The council published a prior information notice regarding the deal to cover Stage 2 of its programme to restore the 135-year-old structure.
Hammersmith Bridge, which carries the A306 over the River Thames in west London, has been closed to motor vehicles since August 2020, when cracks in the structure were found to have expanded during a heatwave.
Although it reopened to pedestrians and cyclists in July 2021, and a £9m stabilisation project led by contractor FM Conway began earlier this year to protect this temporary arrangement, far more extensive works are required to allow the crossing to revert to full use.

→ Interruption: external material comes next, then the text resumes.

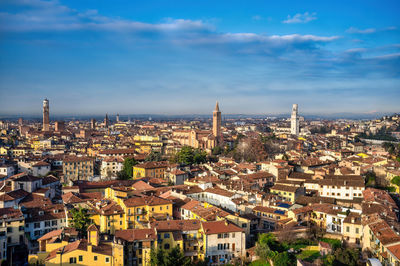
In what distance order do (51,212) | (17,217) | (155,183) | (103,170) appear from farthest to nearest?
(103,170) → (155,183) → (51,212) → (17,217)

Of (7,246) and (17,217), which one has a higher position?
(17,217)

A technical study by architects Foster + Partners and bridge engineers Cowi last year found that a temporary double-decker crossing, using the existing bridge foundations, would cost about £100m – getting cars across the river again more quickly and cheaply than alternative proposals.
The council said it was investigating its “engineering options” and that the “indicative capital cost” of Stage 2 works was between £80m and £130m.

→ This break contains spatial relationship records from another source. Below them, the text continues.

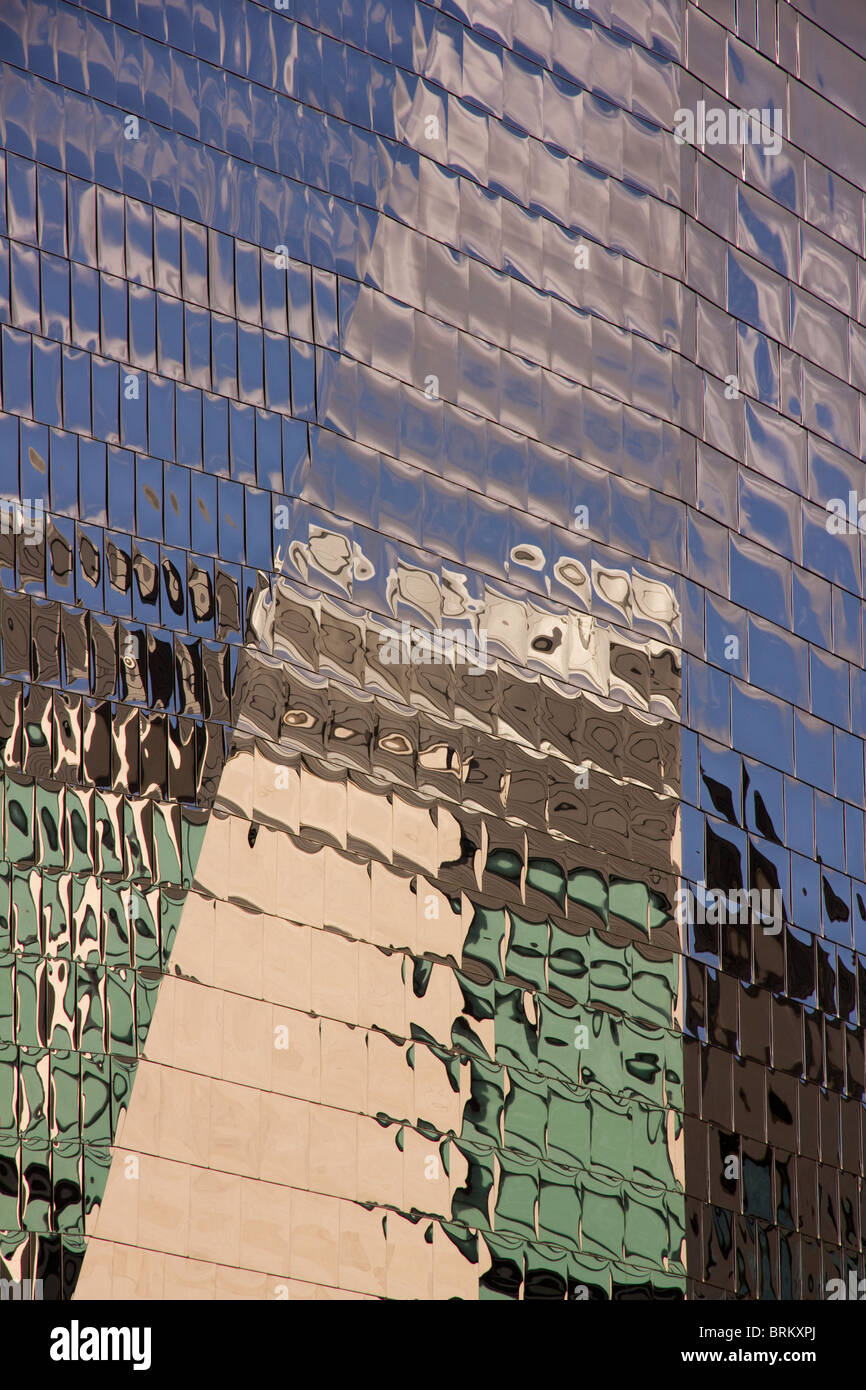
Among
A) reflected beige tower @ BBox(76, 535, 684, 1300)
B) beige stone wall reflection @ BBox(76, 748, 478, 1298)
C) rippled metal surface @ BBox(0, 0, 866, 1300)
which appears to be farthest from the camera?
reflected beige tower @ BBox(76, 535, 684, 1300)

It added that it was considering a range of options for the delivery of works, including a design, build, finance and maintain model, and a more limited design-and-build contract.
“London Borough of Hammersmith & Fulham wishes to conduct an early market consultation exercise to seek feedback from the market on the proposed commercial structures and risk allocation, and to gauge the level of appetite for the proposed approaches,” said the notice.
Further market engagement may be carried out before a full contract notice is issued later this year.
A row broke out at Richmond Council earlier this year over proposals to provide £2m towards works to Hammersmith Bridge.